Jeffrey Ding, an assistant professor at George Washington University who tracks China’s AI scene, says he’s not surprised to see this level of teamwork. “Whether policymakers on both sides like it or not, the AI systems of the United States and China are inextricably intertwined, and both benefit from this arrangement,” Ding says.
Of course, the analysis oversimplifies the degree to which the United States and China share ideas and talents. Many Chinese-born scholars study in the United States and form lifelong connections with colleagues.
“NeuroIPS itself is an example of international collaboration and a testament to its importance in our field,” Katherine Gorman, a spokeswoman for NeurIPS, said in a statement. “Collaboration between students and advisors often continues long after the student has left their university. You can see these kinds of signs of cross-field collaboration in many places, including professional networks and previous collaborators.”

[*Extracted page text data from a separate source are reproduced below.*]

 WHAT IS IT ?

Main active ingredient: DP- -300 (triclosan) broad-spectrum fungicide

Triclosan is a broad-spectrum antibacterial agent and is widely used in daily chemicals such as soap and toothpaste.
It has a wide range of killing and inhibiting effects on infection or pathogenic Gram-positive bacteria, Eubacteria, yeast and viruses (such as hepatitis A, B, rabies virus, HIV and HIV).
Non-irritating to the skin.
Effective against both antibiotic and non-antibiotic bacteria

the Latest issue of WIRED Explores the many ways in which China is shaping the current century. But with US politicians and tech executives using concerns about China’s rise as justification Trenching regulations and Fuel amazing investmentsOur analysis is a good reminder that the world’s two AI superpowers still have a lot to gain from working together.
I used Codex, OpenAI’s code writing model, to help analyze the NeurIPS papers. After writing a script to download all the papers, I used the template to drill down into each one and do some analysis. This included the Codex Alimentarius Commission scripting a search for US and Chinese institutions in the author field for each paper.
The experiment provided a fascinating glimpse into the potential for programming models to automate useful routine tasks. There’s a lot of panic about AI replacing programming jobs, but that’s something I wouldn’t normally have the time or budget to build. I started writing scripts and asking Codex to modify them before asking Codex to perform the analysis itself. This includes the model importing Python libraries, testing different tools, and writing scripts before producing reports for me to examine. The process involved a fair amount of trial and error, and you have to be very careful, because AI models make surprisingly stupid mistakes even when they’re very smart. I had to make sure that each report included a way for me to review the results, and I checked as many as I could manually.